Regia di Todd Haynes vedi scheda film
Due ottime attrici e parecchie perplessità attorno. Un melodramma contratto che ha le forme e il passo di una seduzione attuata con sguardi e pose, di una graduale scoperta e di una rivoluzione che non fa rumore.
Il film di Todd Haynes non va molto oltre il minimo sforzo nello svolgimento del canonico tema da melodramma: "Istinti e passioni soffocate da una società conformista e retrograda". C'è la variante saffica, che di sicuro era dirompente nel '53 quando uscì il romanzo di P. Highsmith da cui è tratto il film, ma che oggi di clamore ne solleva poco (e a maggior ragione, poi, se si continua a declinare il lesbismo in maniera fascinosa-chic invece che in termini più terreni.)
Non si tratta di "amour fou", di una palpitante ossessione o di una straziante lotta contro le imposizioni di società e famiglia. Ha più le forme e il passo della seduzione attuata con sguardi e pose, di una graduale scoperta e di una rivoluzione che non fa rumore.

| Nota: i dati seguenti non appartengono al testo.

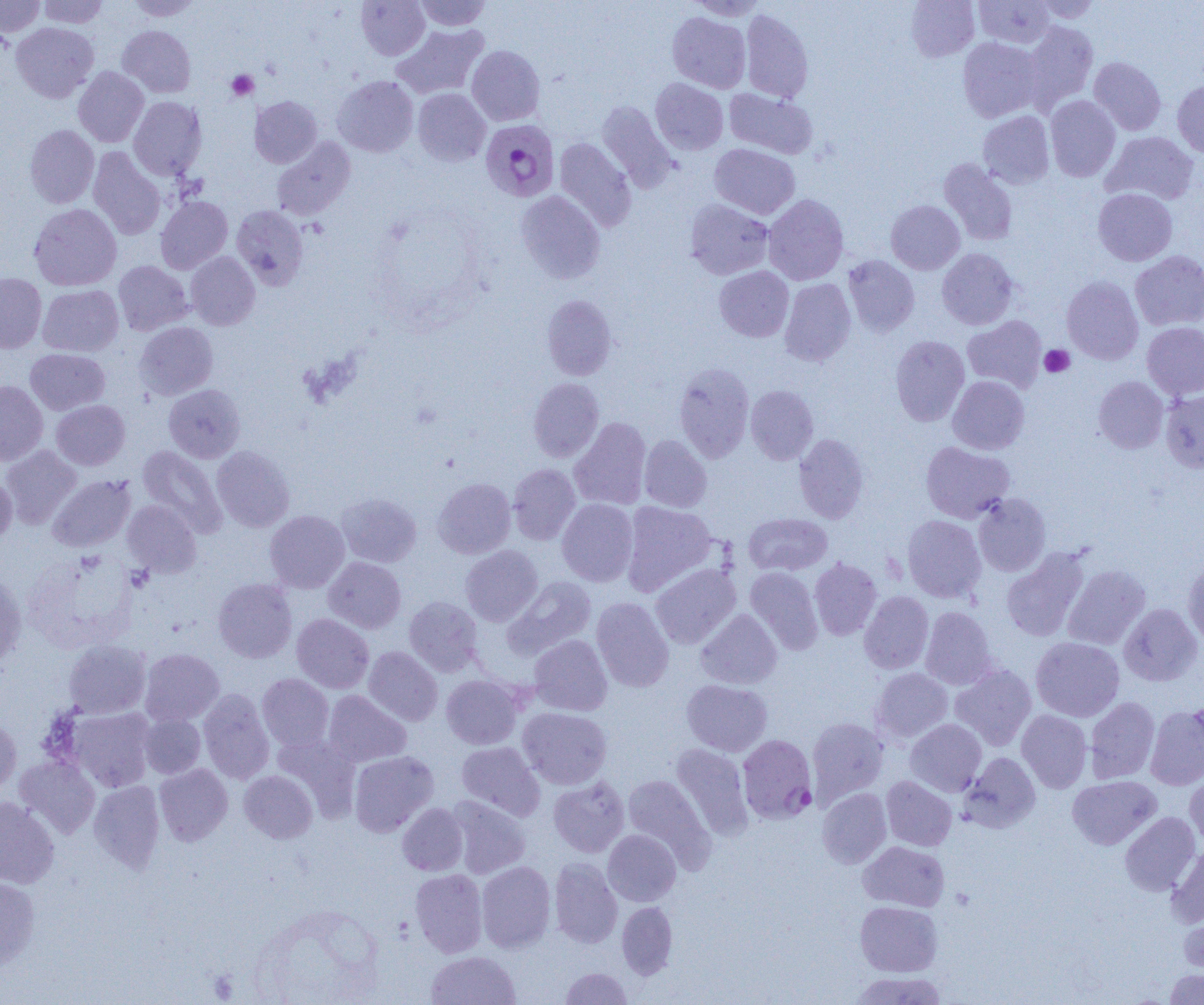
Approximate bounding boxes as (x1, y1, x2, y2) in pixels.
Plasmodium falciparum-infected red blood cells: (480, 119, 560, 202), (737, 734, 817, 824).

slide-level diagnosis = Plasmodium falciparum
modality = light microscopy
image size = 1204×1005 pixels
preparation = thin blood film
platelet locations = approximate bounding boxes as (x1, y1, x2, y2) in pixels: (226, 70, 258, 100), (1039, 344, 1074, 377)
field of view = one of a larger specimen
uninfected red blood cell locations = approximate bounding boxes as (x1, y1, x2, y2) in pixels: (0, 0, 45, 38), (37, 0, 109, 28), (125, 0, 203, 20), (356, 0, 430, 60), (414, 0, 492, 30), (687, 0, 768, 21), (906, 0, 979, 62), (974, 0, 1055, 48), (1032, 0, 1101, 23), (741, 9, 813, 103), (667, 12, 751, 93), (1023, 21, 1098, 110), (11, 22, 99, 103), (392, 23, 489, 99), (117, 25, 196, 97), (958, 37, 1043, 122), (466, 45, 545, 125), (1089, 57, 1166, 135), (73, 67, 149, 147), (331, 76, 419, 157), (650, 78, 728, 155), (1172, 80, 1204, 158), (412, 88, 491, 166), (724, 88, 818, 159), (1045, 95, 1120, 181), (128, 96, 207, 180), (250, 96, 322, 168), (596, 100, 677, 193), (978, 111, 1054, 189), (25, 125, 99, 208), (1102, 131, 1199, 205), (272, 137, 356, 221), (554, 137, 636, 232), (710, 143, 800, 219), (88, 147, 166, 240), (939, 158, 1018, 246), (1093, 188, 1177, 265), (515, 191, 605, 284), (763, 194, 849, 285), (155, 196, 232, 274), (685, 199, 774, 279), (886, 200, 965, 274), (29, 203, 121, 290), (231, 205, 308, 289), (937, 248, 1018, 330), (185, 251, 260, 330), (1130, 251, 1204, 331), (843, 255, 919, 336), (113, 260, 193, 335), (714, 266, 794, 342), (0, 274, 47, 353), (1062, 276, 1143, 365), (779, 278, 856, 366), (38, 285, 123, 356), (541, 294, 617, 380), (963, 315, 1047, 392), (134, 322, 218, 400), (1142, 322, 1204, 400), (890, 335, 970, 426), (25, 348, 110, 414), (674, 363, 755, 462), (948, 375, 1029, 454), (1093, 376, 1168, 453), (528, 378, 604, 462), (0, 381, 48, 465), (163, 384, 245, 463), (746, 385, 818, 465), (1161, 388, 1204, 473), (51, 400, 130, 470), (569, 417, 651, 510), (793, 434, 869, 523), (639, 435, 712, 512), (920, 441, 1015, 522), (1, 445, 81, 528), (137, 445, 227, 536), (212, 446, 295, 532), (508, 463, 581, 545), (0, 474, 16, 548), (47, 475, 136, 552), (432, 477, 516, 558), (336, 492, 421, 567), (973, 493, 1051, 576), (557, 499, 638, 586), (123, 500, 202, 578), (621, 501, 718, 596), (265, 510, 349, 593), (743, 513, 832, 575), (902, 515, 986, 602), (460, 545, 543, 625), (1001, 547, 1090, 642), (324, 557, 405, 633), (809, 557, 882, 640), (1183, 560, 1204, 648), (650, 563, 741, 649), (1062, 564, 1150, 650), (745, 567, 823, 655), (0, 569, 26, 668), (506, 576, 597, 657), (213, 578, 297, 663), (859, 591, 933, 674), (404, 596, 482, 676), (591, 597, 674, 692), (1119, 603, 1202, 686), (920, 606, 997, 690), (696, 609, 782, 689), (292, 613, 374, 693), (529, 635, 612, 716), (1031, 636, 1125, 721), (63, 640, 151, 719), (363, 646, 443, 726), (139, 649, 224, 726), (950, 664, 1037, 750), (870, 668, 953, 743), (257, 673, 334, 751), (441, 674, 524, 749), (681, 679, 772, 756), (198, 689, 274, 784), (324, 690, 411, 767), (1085, 696, 1159, 783), (1145, 704, 1204, 790), (69, 707, 155, 791), (518, 707, 612, 789), (1016, 709, 1092, 792), (139, 714, 205, 778), (807, 717, 889, 804), (0, 718, 21, 797), (905, 719, 986, 796), (273, 732, 361, 819), (456, 742, 545, 820), (671, 743, 753, 839), (349, 751, 438, 837), (960, 752, 1041, 833), (15, 755, 100, 838), (154, 763, 233, 845), (239, 770, 317, 843), (1185, 771, 1204, 848), (621, 774, 715, 868), (1067, 775, 1161, 849), (548, 776, 630, 857), (881, 776, 957, 851), (89, 781, 164, 872), (817, 788, 891, 868), (0, 796, 59, 888), (446, 796, 531, 879), (397, 802, 468, 875), (1120, 812, 1200, 895), (603, 829, 681, 906), (858, 841, 950, 911), (1166, 847, 1204, 927), (549, 857, 623, 948), (477, 861, 556, 953), (410, 868, 487, 957), (0, 876, 40, 971), (617, 901, 677, 978), (855, 901, 942, 976), (1179, 909, 1204, 976), (426, 951, 520, 1005), (559, 967, 633, 1004), (1164, 969, 1204, 1004), (850, 971, 949, 1004)
magnification = 1000xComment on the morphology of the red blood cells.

C'è un'impressione generale attutita e sommersa, sia nello stile controllato e mimetico (nel bene e nel male...leggasi alla voce "poco personale"), che nei ritmi compassati, nelle scene madri proprio lì dove e come te le aspetti, nello sviluppo della trama senza scossoni e soprassalti. Per tutti questi aspetti il tono generale sembra in maniera inopportuna evocare acquiescenza e conformismo anche là dove dovrebbe essere percepibile invece la forza rivoluzionaria del sentimento nascente e dell'identità che finalmente ha campo libero per sperimentarsi.

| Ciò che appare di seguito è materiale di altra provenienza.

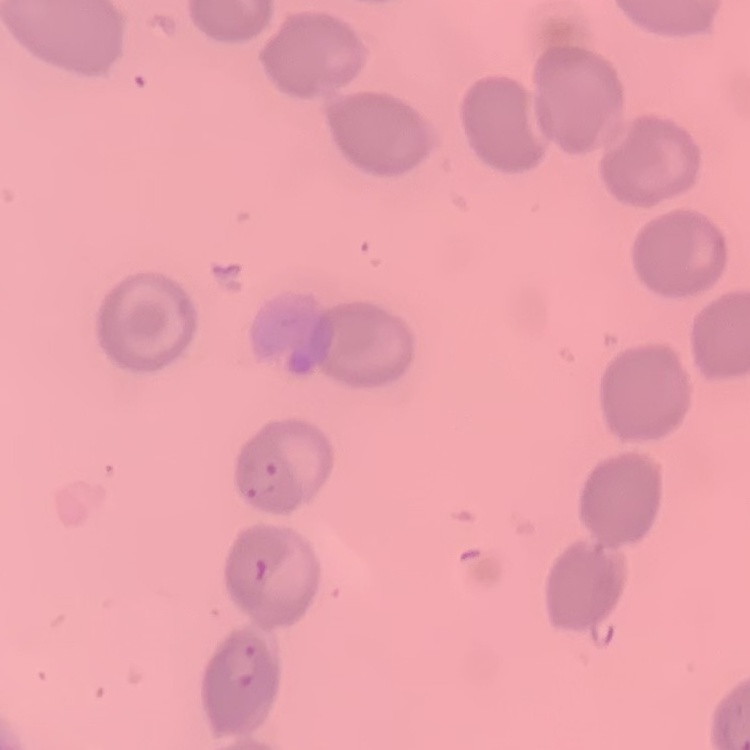
They show no rouleaux formation.

Square crop of a larger photomicrograph. Field's or Giemsa stain. Thin blood smear.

Aldilà della bravura e dell'eclettismo della Blanchett il suo personaggio non pare completamente a fuoco (mancanza direi di chi dirige. Il romanzo non l'ho letto, non so dire se sia differente). È una donna di mezza età sicura di sè, affascinante e razionale, affettuosa con la figlia e forse un po' snob. Ma soprattutto è pienamente conscia della propria identità sessuale, non sembra intimamente combattuta. Ciò che le impedisce di esprimersi liberamente è solo il conflitto con l'ormai ex marito che rischia di allontanarla dalla figlia. Si ha la sensazione che questo amore per lei non sia esattamente vitale, non significhi quel che potrebbe e dovrebbe data l'epoca e le circostanze e cioè insperata felicità, sollievo, liberazione da un ambiente opprimente e onestà con se stessa e gli altri. Fondamentalmente abbiamo davanti un carattere forte che sopravviverebbe comunque, e questo alleggerisce di parecchio il peso specifico della relazione e della crisi. Di conseguenza anche sotto questo profilo l'emozione risulta attutita.

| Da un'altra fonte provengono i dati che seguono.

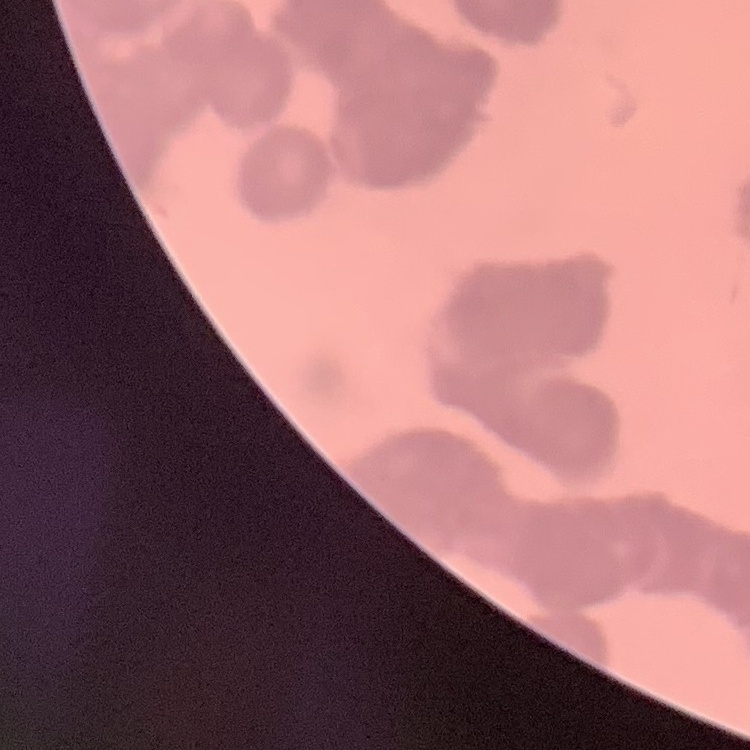
The red blood cells show rouleaux formation. Stained with either Field's or Giemsa. Thin peripheral smear. Square crop of a larger photomicrograph.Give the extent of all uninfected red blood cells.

Rooney Mara devo dire a tratti sorprendente. A lei tocca un personaggio che ha un percorso più interessante perché in fondo è lei che vive il cambiamento e la scoperta, ma l'attrice ci mette del suo dimostrando un'ampia gamma di colori interpretativi e una bella naturalezza. Quando la relazione comincia a prender forma ne vediamo il riflesso nei suoi occhi, in come cambia la sua fisicità e la sua luce. Da uno sguardo perso, adattato e attendista sembra sviluppare leggerezza e vitalità (altrove piuttosto assenti). Nel complesso regge decisamente il confronto con la Blanchet da coprotagonista più che da spalla.